28 Agosto 2016
RECORDANDO. Núñez, Cabrera, Villagra y Orellana en la zona del ex ingenio. la gaceta / fotos de franco vera
A Los Ralos quisieron matarlo dos veces. La primera vez lo tomaron por sorpresa. Fue un golpe duro, certero. Ocurrió a mediados de octubre, hace cinco décadas. Don Segundo Orellana, que entonces tenía 29 años, había percibido una cosa rara esa mañana, cuando fue a trabajar al ingenio que llevaba el mismo nombre del pueblo. Recién volvía de las vacaciones. Había policías, muchos. Y un candado cerradísimo en el portón de la fábrica. Cuenta que se quedó mudo. Sintió un escalofrío, un tirón de pecho. Lo que estaba ocurriendo le parecía insólito. Los Ralos estaba firmando su propia acta de defunción. Pero sobrevivió.

* **Tarea requerida 1**:
Responde sobre el texto de Los Ralos:
(a) ¿Cuántos años tenía don Segundo Orellana cuando ocurrió el primer golpe?
(b) ¿Qué había en el portón de la fábrica esa mañana?
(c) ¿En qué época del año ocurrió el hecho?
* **Tarea requerida 2**: Prosigue el relato sobre Los Ralos y su ingenio a partir de su última oración.

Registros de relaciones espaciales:
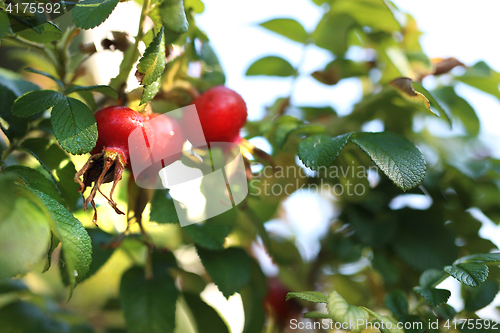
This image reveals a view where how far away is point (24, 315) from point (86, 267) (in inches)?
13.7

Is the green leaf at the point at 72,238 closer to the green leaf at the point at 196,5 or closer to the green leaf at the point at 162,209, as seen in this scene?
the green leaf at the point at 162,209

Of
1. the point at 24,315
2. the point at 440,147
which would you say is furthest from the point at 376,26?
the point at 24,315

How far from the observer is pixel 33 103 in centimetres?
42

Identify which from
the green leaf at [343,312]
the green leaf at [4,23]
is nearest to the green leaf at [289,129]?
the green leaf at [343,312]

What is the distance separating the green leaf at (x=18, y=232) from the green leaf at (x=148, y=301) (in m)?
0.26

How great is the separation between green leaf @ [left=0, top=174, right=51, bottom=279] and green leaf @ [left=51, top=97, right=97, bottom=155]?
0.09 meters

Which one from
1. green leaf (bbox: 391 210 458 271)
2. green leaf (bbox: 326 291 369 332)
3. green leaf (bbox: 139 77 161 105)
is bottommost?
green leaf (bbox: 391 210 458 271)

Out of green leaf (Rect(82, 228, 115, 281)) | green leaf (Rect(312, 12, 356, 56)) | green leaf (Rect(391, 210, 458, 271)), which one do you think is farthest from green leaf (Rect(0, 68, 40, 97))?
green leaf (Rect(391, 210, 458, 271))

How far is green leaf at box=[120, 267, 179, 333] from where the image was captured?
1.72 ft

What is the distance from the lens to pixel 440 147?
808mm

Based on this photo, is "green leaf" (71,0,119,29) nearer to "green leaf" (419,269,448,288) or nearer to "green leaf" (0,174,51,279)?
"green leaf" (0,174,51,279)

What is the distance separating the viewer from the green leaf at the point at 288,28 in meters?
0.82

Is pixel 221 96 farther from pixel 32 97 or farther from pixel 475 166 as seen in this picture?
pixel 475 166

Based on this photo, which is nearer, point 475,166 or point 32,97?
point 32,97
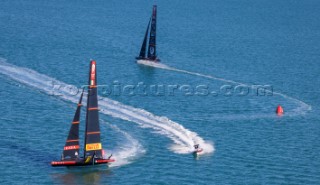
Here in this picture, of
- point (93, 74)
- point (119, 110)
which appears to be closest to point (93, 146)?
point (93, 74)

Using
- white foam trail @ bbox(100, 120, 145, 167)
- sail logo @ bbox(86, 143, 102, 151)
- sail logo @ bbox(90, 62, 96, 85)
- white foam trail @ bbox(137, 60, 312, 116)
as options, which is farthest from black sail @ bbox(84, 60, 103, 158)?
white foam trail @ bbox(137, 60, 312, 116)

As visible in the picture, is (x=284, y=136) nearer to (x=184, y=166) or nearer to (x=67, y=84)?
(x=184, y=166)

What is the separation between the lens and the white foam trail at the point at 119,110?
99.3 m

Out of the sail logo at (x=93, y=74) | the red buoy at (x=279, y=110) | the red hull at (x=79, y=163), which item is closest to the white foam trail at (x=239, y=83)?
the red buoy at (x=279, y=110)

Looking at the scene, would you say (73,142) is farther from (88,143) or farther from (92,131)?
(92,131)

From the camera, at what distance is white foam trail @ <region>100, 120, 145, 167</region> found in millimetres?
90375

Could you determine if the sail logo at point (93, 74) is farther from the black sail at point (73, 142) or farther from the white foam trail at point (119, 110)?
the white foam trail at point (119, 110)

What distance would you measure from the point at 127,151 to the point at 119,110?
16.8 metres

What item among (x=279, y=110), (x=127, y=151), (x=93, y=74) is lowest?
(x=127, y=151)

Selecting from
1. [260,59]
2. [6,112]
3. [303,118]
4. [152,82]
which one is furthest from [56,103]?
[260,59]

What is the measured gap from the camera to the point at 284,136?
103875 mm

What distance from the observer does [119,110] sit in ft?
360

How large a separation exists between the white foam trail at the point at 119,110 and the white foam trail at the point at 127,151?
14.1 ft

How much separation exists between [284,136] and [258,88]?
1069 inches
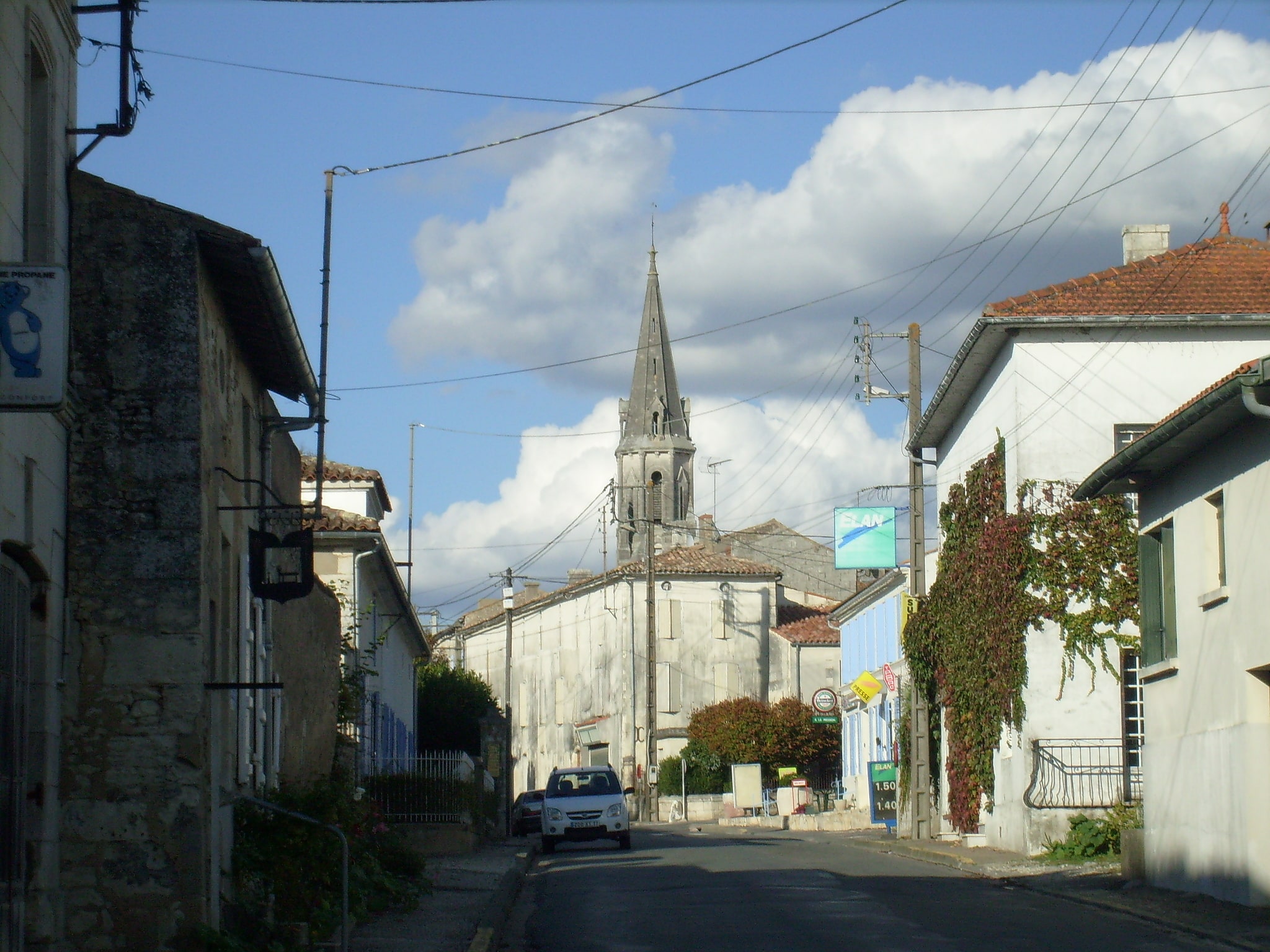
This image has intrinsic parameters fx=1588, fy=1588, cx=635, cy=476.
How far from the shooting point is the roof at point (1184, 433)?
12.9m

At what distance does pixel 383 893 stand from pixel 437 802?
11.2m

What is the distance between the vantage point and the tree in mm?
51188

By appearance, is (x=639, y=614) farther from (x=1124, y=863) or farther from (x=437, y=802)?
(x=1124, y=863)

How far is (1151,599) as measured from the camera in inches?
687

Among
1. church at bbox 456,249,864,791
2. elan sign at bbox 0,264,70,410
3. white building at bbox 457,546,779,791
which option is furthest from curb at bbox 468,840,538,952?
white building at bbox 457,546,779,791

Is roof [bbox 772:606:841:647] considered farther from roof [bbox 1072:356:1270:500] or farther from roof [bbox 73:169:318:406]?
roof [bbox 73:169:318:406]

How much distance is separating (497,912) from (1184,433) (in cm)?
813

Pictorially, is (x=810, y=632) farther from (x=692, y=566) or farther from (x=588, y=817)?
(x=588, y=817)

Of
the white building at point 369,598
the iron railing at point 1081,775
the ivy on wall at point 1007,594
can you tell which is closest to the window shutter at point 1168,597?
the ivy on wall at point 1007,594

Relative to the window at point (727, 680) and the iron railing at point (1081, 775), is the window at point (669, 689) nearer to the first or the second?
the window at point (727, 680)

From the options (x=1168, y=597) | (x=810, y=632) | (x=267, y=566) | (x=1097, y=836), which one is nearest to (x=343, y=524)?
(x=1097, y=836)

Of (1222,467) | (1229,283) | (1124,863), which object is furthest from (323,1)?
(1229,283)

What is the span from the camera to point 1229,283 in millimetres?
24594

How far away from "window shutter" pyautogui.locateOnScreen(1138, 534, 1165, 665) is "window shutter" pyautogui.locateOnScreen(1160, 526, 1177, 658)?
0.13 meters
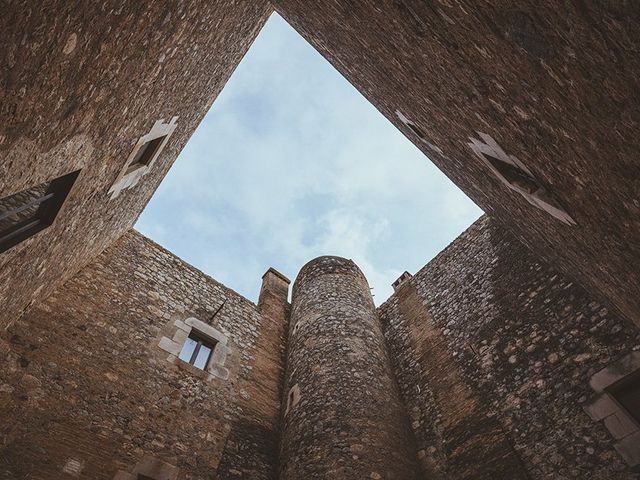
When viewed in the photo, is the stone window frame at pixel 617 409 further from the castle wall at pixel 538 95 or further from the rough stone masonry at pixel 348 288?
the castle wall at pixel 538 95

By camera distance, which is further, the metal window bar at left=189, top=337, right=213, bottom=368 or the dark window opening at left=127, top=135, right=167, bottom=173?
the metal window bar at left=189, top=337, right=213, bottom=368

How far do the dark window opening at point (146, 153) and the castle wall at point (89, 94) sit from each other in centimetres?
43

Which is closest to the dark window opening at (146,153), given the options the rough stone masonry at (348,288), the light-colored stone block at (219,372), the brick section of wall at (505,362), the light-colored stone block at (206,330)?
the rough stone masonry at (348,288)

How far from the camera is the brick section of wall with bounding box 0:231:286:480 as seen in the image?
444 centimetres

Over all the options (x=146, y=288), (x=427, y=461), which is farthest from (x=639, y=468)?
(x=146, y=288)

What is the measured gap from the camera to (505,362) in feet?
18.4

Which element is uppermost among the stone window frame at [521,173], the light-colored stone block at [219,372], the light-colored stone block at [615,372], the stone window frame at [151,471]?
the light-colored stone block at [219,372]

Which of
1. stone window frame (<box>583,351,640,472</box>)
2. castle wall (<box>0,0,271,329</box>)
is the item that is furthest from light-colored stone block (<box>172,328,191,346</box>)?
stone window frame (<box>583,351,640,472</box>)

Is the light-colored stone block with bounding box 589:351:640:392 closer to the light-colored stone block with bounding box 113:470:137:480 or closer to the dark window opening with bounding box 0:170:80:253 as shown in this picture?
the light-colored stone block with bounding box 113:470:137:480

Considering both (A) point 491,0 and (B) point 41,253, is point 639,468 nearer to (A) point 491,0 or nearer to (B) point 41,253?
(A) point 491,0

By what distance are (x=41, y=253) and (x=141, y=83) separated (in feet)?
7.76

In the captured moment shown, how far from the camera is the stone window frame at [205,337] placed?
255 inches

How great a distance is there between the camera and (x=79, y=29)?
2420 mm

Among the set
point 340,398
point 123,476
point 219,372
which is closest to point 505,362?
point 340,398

* **Respuesta correcta 1**:
(a) Tenía 29 años.
(b) Había un candado cerradísimo.
(c) A mediados de octubre.

* **Respuesta correcta 2**:
“Para los raleños el ingenio era, sencillamente, nuestro hogar. Que cerrara nos desconcertó, porque no tenía problemas como otras fábricas en esa época, ni con proveedores, ni con los empleados; toda la caña que molía era propia”, recuerda este hombre de 72 años, de caminar cansino, de piel tostada por el sol, de cuerpo magro, de mirada profunda y triste. Había empezado a trabajar en ese gigante azucarero cuando tenía apenas 15 años. Fue en el taller mecánico donde se inició como aprendiz. “Mi papá me había llevado”, dice mientras levanta la mirada y observa, como si lo hiciera por primera vez, una de las tres gigantescas chimeneas de ladrillos gastados que quedaron en pie, como último vestigio de aquel sueño de progreso que había despertado el ingenio fundado en 1876 por Brígido Terán y Eudoro Avellaneda (hermano menor del presidente Nicolás Avellaneda).
“No se imagina lo que era la vida aquí”, exclama Carlos Núñez (72). “Había mucha plata, un comercio al lado del otro, gente que venía a trabajar de otros lados. Era un pueblo tan lindo, tan feliz”, apunta el obrero ahora jubilado, que en sus años mozos presumía con su empleo en el ingenio. “Era un orgullo trabajar en los cercos, pelar una a una las cañas, cargarlas al hombro para llevarlas a los carros. El tiempo no pasaba. Dos caranchos, que atravesaban el cielo al amanecer, eran la señal de que había terminado nuestra jornada”, rememora Núñez, que también se destacó por sus habilidades futbolísticas en el club de la zona.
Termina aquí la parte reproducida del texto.